The setup: rsync has 36 releases with documented bug histories. Two of those releases — v3.4.2 and v3.4.3 — contained Claude-assisted commits. To compare them against the historical baseline fairly, Purslane normalized by computing severity-weighted bugs per 10 commits rather than raw bug counts, which would conflate project activity with quality. Then Purslane ran three tests: an exact permutation test drawing all possible two-release samples from the 36-release distribution, Fisher’s exact test, and a Wald-Wolfowitz runs test to check whether the Claude releases clustered into a distinct regime.

The results: permutation p-value of 0.46, Fisher’s exact p-value of 0.74, and Wald-Wolfowitz at p=0.06. None qualify as significant by conventional thresholds.

The directional result is more striking than the p-values alone. v3.4.2, the first Claude release, contained nine Claude-assisted commits across 50 total. Its severity-weighted bug rate was zero — the release fell below the interquartile range of the historical distribution, at the 0th percentile. v3.4.3, with 28 Claude commits across 34 total, came in at the 77th percentile: elevated, but unremarkably so for a release of that size. The release with the highest severity-weighted bug rate in the entire dataset was v3.4.1 — the release immediately before Claude involvement, with no AI assistance at all.

None of this constitutes a proof of safety. Two releases is a thin sample, and the analysis can only test whether the Claude releases were outliers against the existing distribution, not whether that distribution is itself a reliable baseline. What the analysis does accomplish is falsifying a specific claim: that Claude-assisted development measurably degraded rsync quality relative to historical norms. The claim was testable, someone tested it, and the data did not support it.

The methodological point matters as much as the specific result. The default mode for evaluating AI coding tools is impressionistic. Engineers report feeling more productive or less confident in AI-generated code; blog posts circulate about specific bugs that may or may not be attributable to AI assistance; sentiment precedes evidence. Purslane’s approach — pick a measurable outcome, normalize for confounders, specify a null hypothesis, apply appropriate tests — is unusual not because it is technically demanding but because it requires resisting the urge to interpret a pattern before checking whether the pattern is real.
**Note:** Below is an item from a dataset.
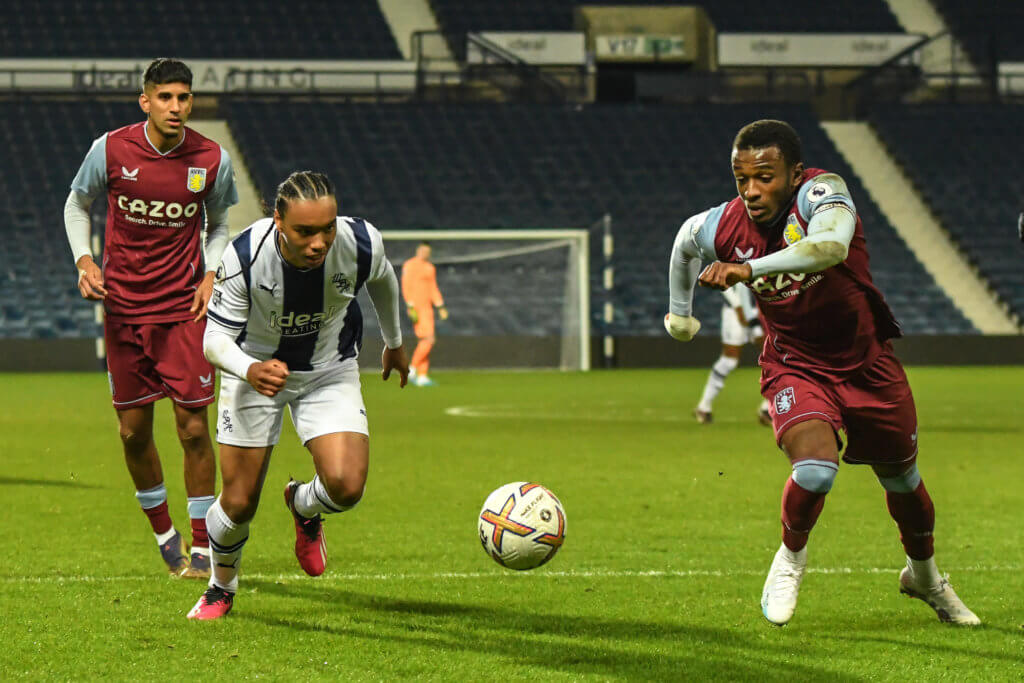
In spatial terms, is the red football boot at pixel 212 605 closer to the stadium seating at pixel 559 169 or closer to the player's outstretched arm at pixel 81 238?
the player's outstretched arm at pixel 81 238

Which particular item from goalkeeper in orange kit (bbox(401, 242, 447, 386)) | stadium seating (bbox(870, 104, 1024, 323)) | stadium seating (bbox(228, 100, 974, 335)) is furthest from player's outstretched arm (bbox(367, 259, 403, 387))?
stadium seating (bbox(870, 104, 1024, 323))

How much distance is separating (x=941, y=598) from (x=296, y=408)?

The analysis would have been worth publishing if the p-values had gone the other way. That’s the distinguishing feature of an honest inquiry: the methodology would have caught a real signal if one existed. As it stands, the signal isn’t there, and the viral version of the story — AI assistant introduces regressions into open-source project — turns out to be unsupported for this specific project and this specific period.

More of this, please. The alternative is spending the next decade arguing about AI code quality on the basis of memorable examples and motivated reasoning.